Like in Myanmar, she said, "where Rohingya and others have been oppressed, abused and killed in staggering numbers. Or in China, where the government has committed genocide and crimes against humanity against Uighurs and members of other ethnic and religious minority groups in Xinjiang".
China's deputy UN Ambassador Dai Bing responded that Ms Thomas-Greenfield had "in an exceptional case admitted to her country's ignoble human rights record, but that does not give her country the licence to get on a high horse and tell other countries what to do".
"If the US truly cared about human rights, they should address the deep-seated problems of racial discrimination, social injustice and police brutality on their own soil," Mr Dai told the 193-member General Assembly.

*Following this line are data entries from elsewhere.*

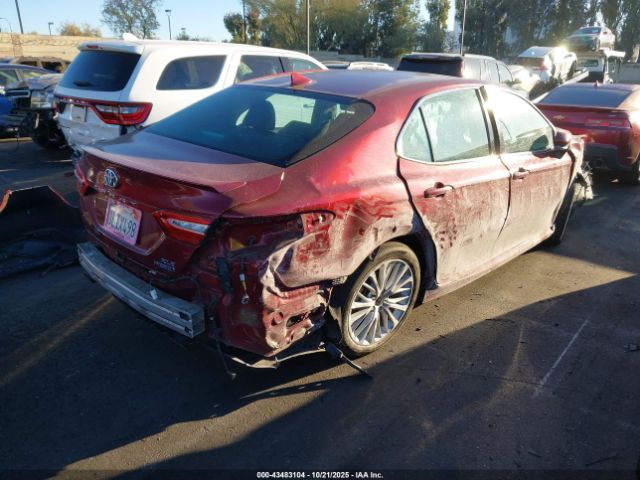 2019 TOYOTA CAMRY HYBRID 4T1B21HK5KU013574 Photo 3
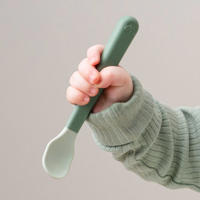 thumbnail: Done by Deer Foodie easy-grip babylepels 3-pack Sand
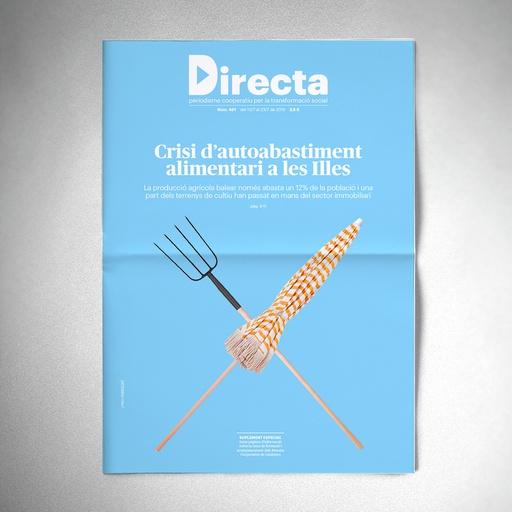 Directa 481 + Suplement Ateneus Cooperatius de Catalunya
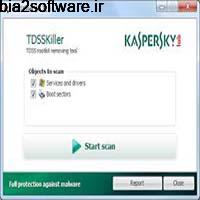 Kaspersky TDSSKiller 3.1.0.28 مقابله با روت کیت ها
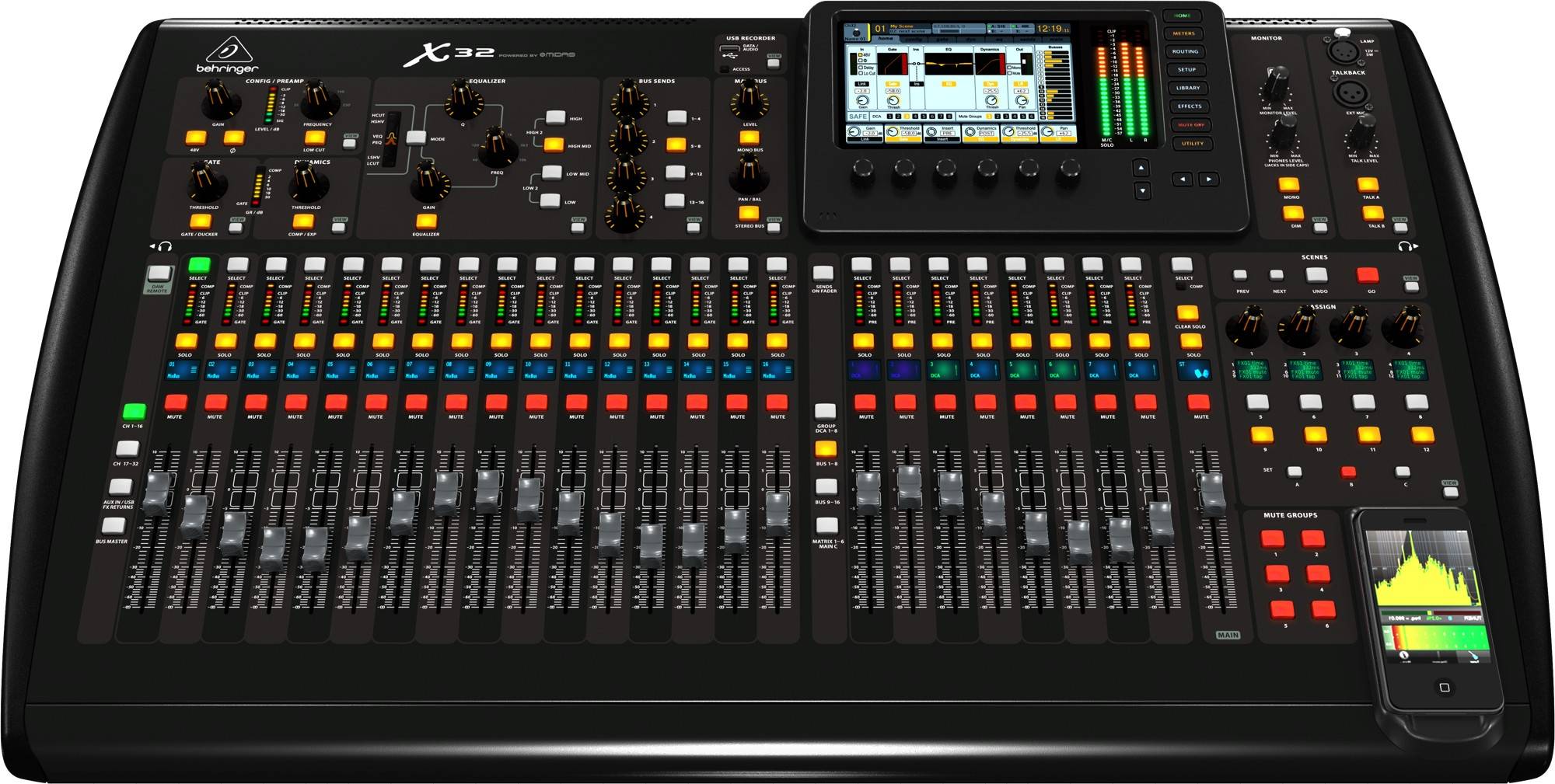   BEHRINGER X32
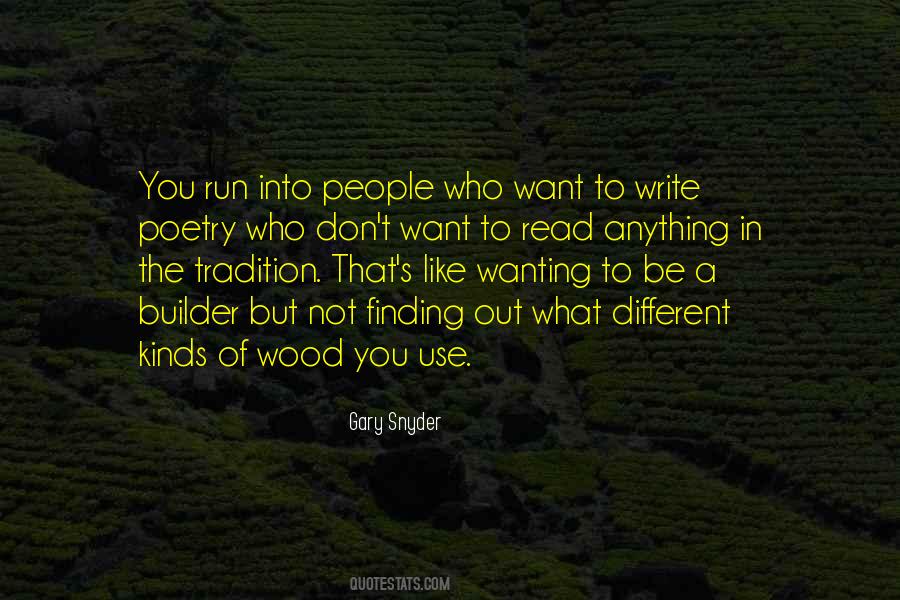 Into The Wood Quotes #935103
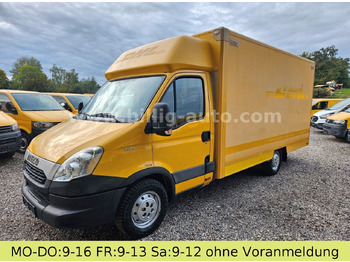 Fourgon grand volume Iveco Daily EURO5 Integralkoffer Koffer Postkoffer: photos 2 Fourgon grand volume Iveco Daily EURO5 Integralkoffer Koffer Postkoffer: photos 2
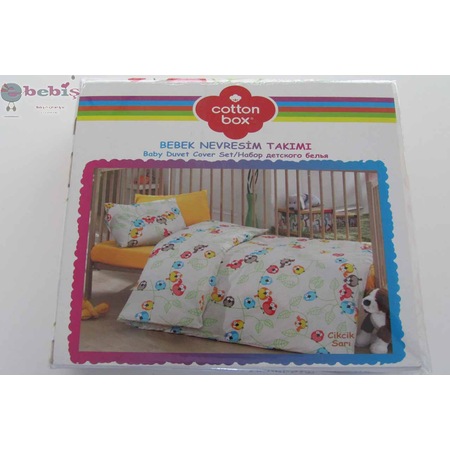 Cotton Box Bebek Nevresim Takimi Emprime Desenli Fiyatlari Ve Ozellikleri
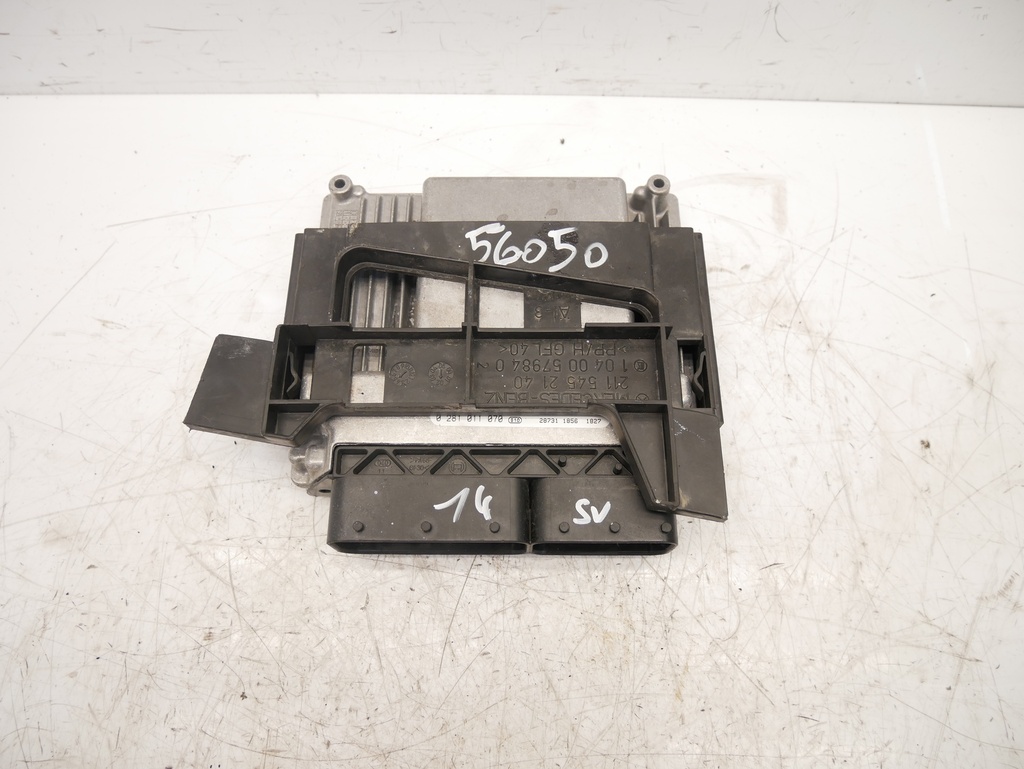 [MTD-388261] Unidad de control Mercedes-Benz E-Klasse W211 S211 2.2 CDI OM646.961 0281011070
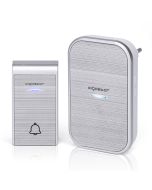 Aigostar ding ac-timbre inalámbrico,ip44,36 melodías,3 volúmenes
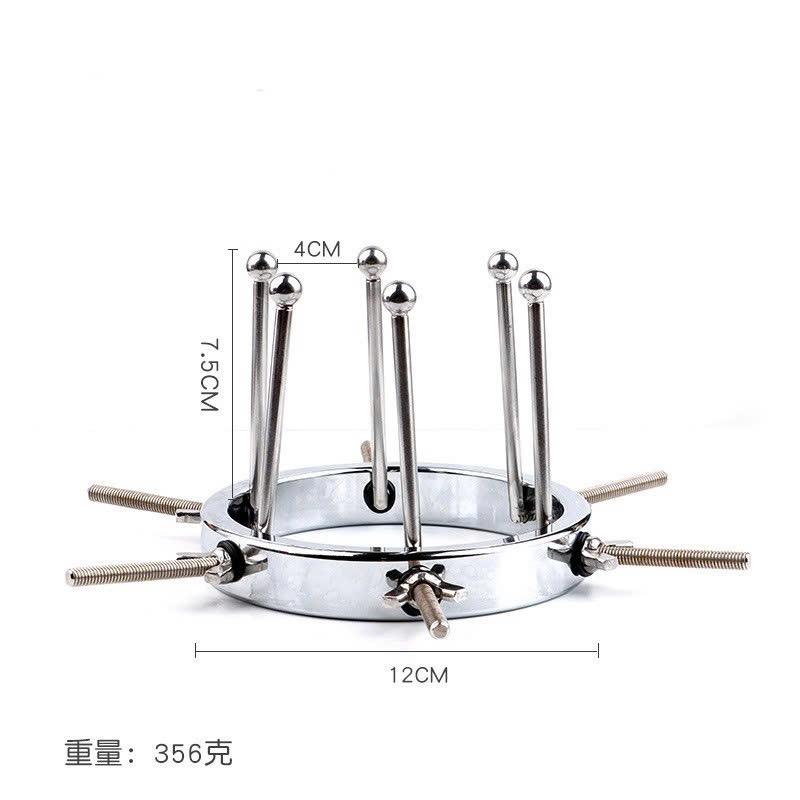 Plug nong mở hậu môn inox tuỳ chỉnh BDSM cực đỉnh-duoc-ban-tai-Thetoysvn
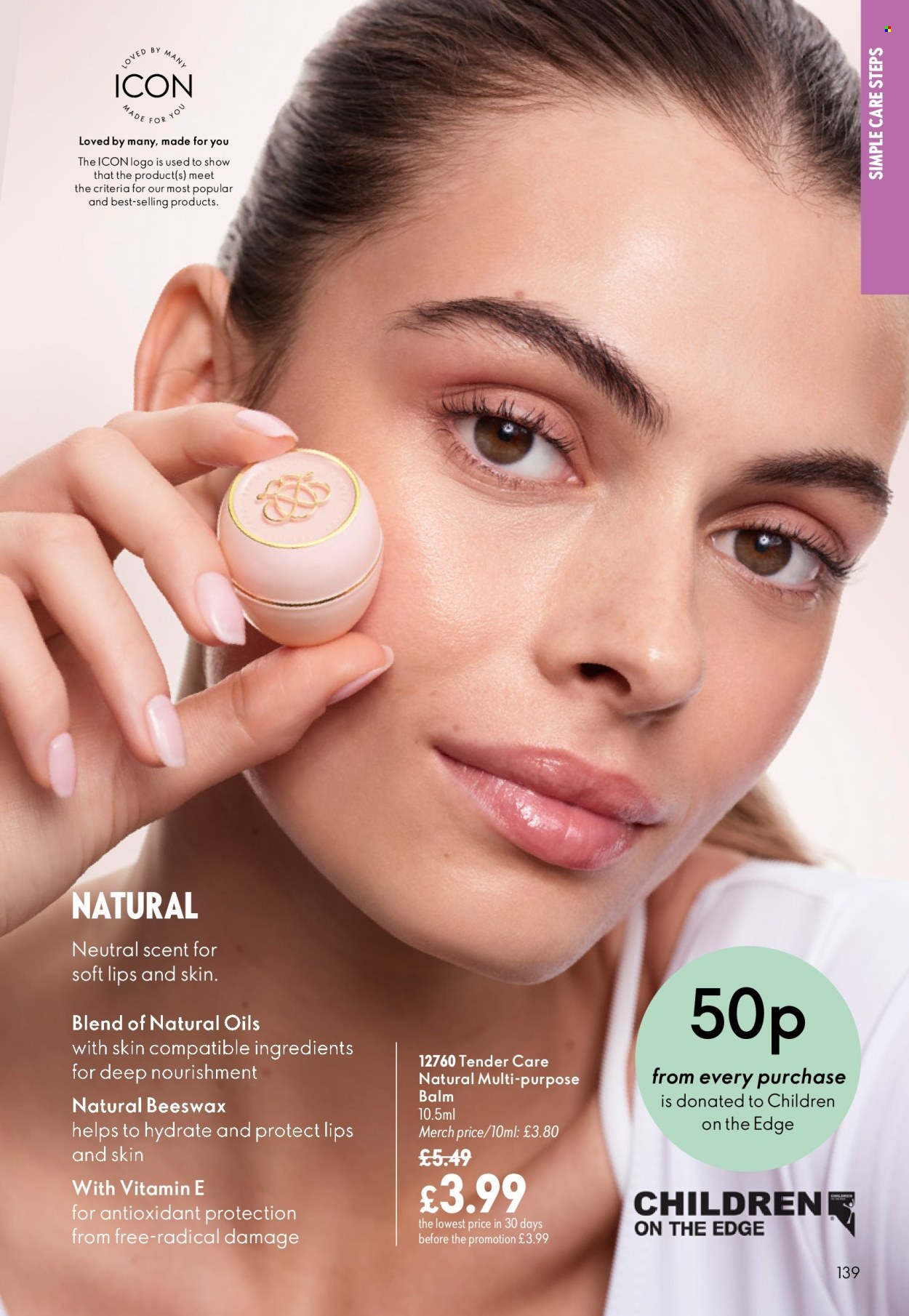 Oriflame offer - 19/08/2026 - 08/09/2026. Page 139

Ms Thomas-Greenfield, who said she is a descendant of slaves, recalled her own experiences with racism such as working as a teenage babysitter when the child asked "if I was an 'n-word' because her dad had used that word for me".
The police killing last May of Mr George Floyd in Minnesota and other black Americans elsewhere in the US sparked protests against racism and excessive use of police force across the nation last year.
"We've flaws. Deep, serious flaws. But we talk about them. We work to address them. And we press on, in hopes that we can leave the country better than we found it," said Ms Thomas-Greenfield.
China has been widely criticised for repressing Uighur Muslims and other minorities at locations in Xinjiang, which it says are vocational training centres to stamp out extremism. It denies accusations of abuse. Ms Dai said there was no "genocide" in Xinjiang.